Energy XXI bills itself as the largest publicly traded independent producer on the Gulf of Mexico shelf. Since its initial public offering more than 10 years ago, the Houston-based company bought MitEnergy, picked up $1.01 billion of properties from Exxon Mobil Corp. and spent $2.3 billion on EPL Oil & Gas, according to its website.
As recently as three years ago, Chief Executive Officer John Schiller was planning to expand as far afield as Southeast Asia, where he said the geology is similar to the Gulf’s.
With oil hovering around $30 a barrel, Energy XXI wound up buying back more than $1.7 billion in debt over seven months to trim its interest expense. In a February regulatory filing, the company said it doubted it could meet financial commitments over the coming year and continue operating. Crude’s recovery to about $40 since then hasn’t been enough.
Schiller, a protege of wildcatter James "Jim Bob" Moffett, had also steered the company into costly exploration projects with Moffett’s Freeport-McMoRan Inc. several miles beneath the Gulf of Mexico.

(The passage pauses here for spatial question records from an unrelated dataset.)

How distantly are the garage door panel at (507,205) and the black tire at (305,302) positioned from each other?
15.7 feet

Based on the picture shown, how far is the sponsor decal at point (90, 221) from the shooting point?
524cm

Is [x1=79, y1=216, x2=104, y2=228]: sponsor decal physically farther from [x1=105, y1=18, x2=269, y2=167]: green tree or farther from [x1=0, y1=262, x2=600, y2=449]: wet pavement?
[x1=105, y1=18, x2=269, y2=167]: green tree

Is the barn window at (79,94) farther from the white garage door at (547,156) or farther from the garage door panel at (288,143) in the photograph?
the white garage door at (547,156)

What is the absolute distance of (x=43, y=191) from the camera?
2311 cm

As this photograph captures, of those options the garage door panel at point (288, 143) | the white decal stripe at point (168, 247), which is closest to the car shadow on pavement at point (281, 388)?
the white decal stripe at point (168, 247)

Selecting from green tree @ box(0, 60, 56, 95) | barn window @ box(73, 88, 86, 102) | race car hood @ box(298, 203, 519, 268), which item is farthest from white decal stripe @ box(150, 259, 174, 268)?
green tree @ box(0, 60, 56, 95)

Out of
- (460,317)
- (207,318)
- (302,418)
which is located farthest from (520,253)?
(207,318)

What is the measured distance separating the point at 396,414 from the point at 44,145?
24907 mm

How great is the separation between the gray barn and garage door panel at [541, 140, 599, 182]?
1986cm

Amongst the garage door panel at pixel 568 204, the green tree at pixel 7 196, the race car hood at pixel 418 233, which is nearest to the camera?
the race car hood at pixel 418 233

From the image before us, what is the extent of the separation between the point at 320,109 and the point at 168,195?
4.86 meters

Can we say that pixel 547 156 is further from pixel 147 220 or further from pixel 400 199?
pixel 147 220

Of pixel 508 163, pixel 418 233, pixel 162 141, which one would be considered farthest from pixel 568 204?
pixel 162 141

Energy XXI said Thursday that Schiller will continue as CEO.
The company, which plans to operate as normal during the restructuring, has about $180 million in cash and said it expects to pay suppliers and vendors in full. It asked the court for a freeze on stock transfers in order to preserve tax benefits. Energy XXI has $1 billion in “net operating losses” which help it save on federal and state taxes, according to court papers.

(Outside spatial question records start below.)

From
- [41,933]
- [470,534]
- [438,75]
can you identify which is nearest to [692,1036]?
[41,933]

Oil began its slide in mid-2014 when crude was at about $100 a barrel. A glut has driven dozens of energy explorers into Chapter 11, including Magnum Hunter Resources Corp., Samson Resources Corp. and Sabine Oil & Gas Corp. Rig operators such as Paragon Offshore Plc and Hercules Offshore Inc. also declared bankruptcy as demand for their services dropped.
About 35 percent of exploration and production companies worldwide -- some 175 firms -- are at risk of bankruptcy this year, according to a Deloitte LLP study published in February. Together, these companies have around $150 billion in debt on their balance sheets, according to the report.
Money manager Franklin Resources Inc. was the biggest owner of the company’s second-lien bonds as of Feb. 29, with a 32.4 percent holding.
An Energy XXI subsidiary that leases subsea pipelines off the Louisiana coast remained outside Chapter 11 case and those leases remain intact, according to CorEnergy Infrastructure Trust Inc., which owns the pipe network.
The case is In re Energy XXI Ltd., 16-31928, U.S. Bankruptcy Court, Southern District of Texas (Houston).